Evite has been around for 24 years and is still a go-to for anyone wanting to send out an emailed invite, but it can get caught in spam filters or go unread by people who don’t use email for personal correspondence. Third-party tools can also unwittingly result in spam for your friends.

It’s not just our preferred technology that’s changed. Even when someone does see an invite to your end-of-summer dance party, they may be taking things like covid risks and their own mental health into account before saying yes.

“Folks are taking longer to decide whether they are going to attend an event,” says Matt Haze Kaftor, an event producer in San Francisco and owner of party-planning company More SF. “A lot of people who may have attended any event in the past are considering longer and declining more frequently.”

One solution, says Kaftor, is to meet people on the apps where they already are, then follow up regularly on multiple services that match their usual communication patterns. For example, say you’re inviting your family to a Halloween brunch and need to reach the youngest cousins and oldest aunts. Texting will reach the kids, but emails or even a phone call might be best for older relatives. Make sure you send reminders in the weeks leading up to the party, and one the morning of for your forgetful or last minute friends.

Let’s break down your invite options.

But first, a privacy alert: There’s a privacy risk with any third-party invite option. Invitation apps, especially free ones, are interested in your personal data and especially your friends’ contact information. If possible, manually enter the contact information for people you are inviting and don’t give apps access to your entire contacts list.

Lots of apps use your personal contacts. Few will tell you what they do with them.

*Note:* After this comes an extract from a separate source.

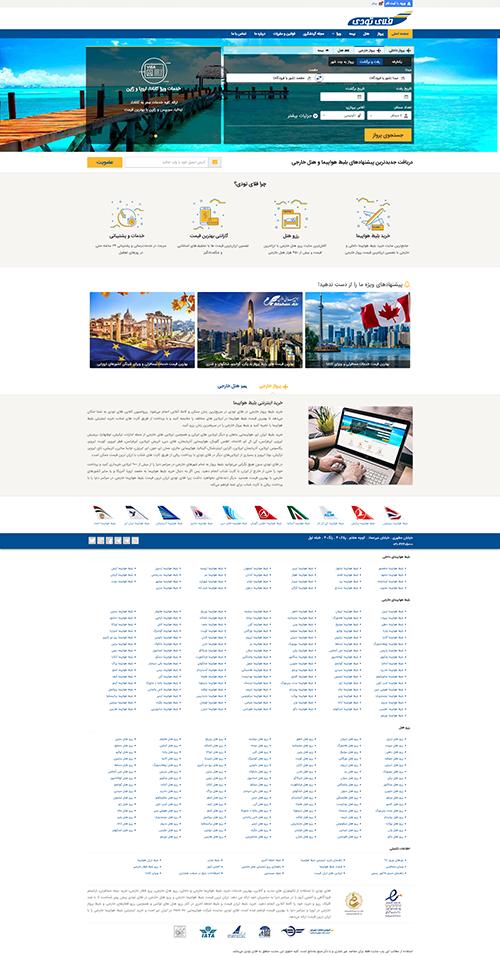 طراحی سایت رزرو بلیط با ظاهری زیبا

Invite template apps: Paperless Post, Punchbowl and Evite all have templates for digital invites that you can send via email, and they’ve added the ability to invite people over texts in recent years. Hobnob is another, newer option that was designed to be text-first. Keep in mind that Gen Z is less likely to use email for friend-to-friend communications like older generations, and email clients are sometimes overeager about tossing these emails into the Spam folder.

A Calendar invite: By far the most aggressive way to tell someone you’re having a party, sending them a calendar invite is also quite effective. It will automatically show up on their calendar and they’ll be pushed to RSVP, just like at work. (This may annoy friends who would rather not treat your invite for pedicures like a Zoom with their manager.)

Facebook Event: If you’re inviting people who you know are active on Facebook, a Facebook event does have advantages. The company will remind guests to RSVP or that the event is coming up on your behalf. However don’t rely on your list of Facebook friends when thinking of who to invite. A number of people have ditched their accounts in recent years and could be left out.

Instagram Post: For larger events, Instagram Stories have become an option for reaching followers where they are. You can post a Story with the time and date, a little art, and even a request to DM their RSVP.

Event apps: If you’re throwing a bigger event, tools like Eventbright and Secret Party can help you reach the right people. When you want to maximize the number of attendees, posting the event details across social media is a must. Just be careful you don’t end up with a viral party that gets shut down by the police.

DIY: To avoid the privacy and spam pitfalls of third-party apps, just reach out the old fashioned way: with emoji. For an intimate event you can start a group chat, or just copy and paste the typed invite and text it to everyone on your list. Duplicate your outreach over DM, email or any other place your potential guests usually communicate. If you want to design something to text, try using a tool like Canva to whip something up (or my personal favorite, free drawing in the Apple Notes app.)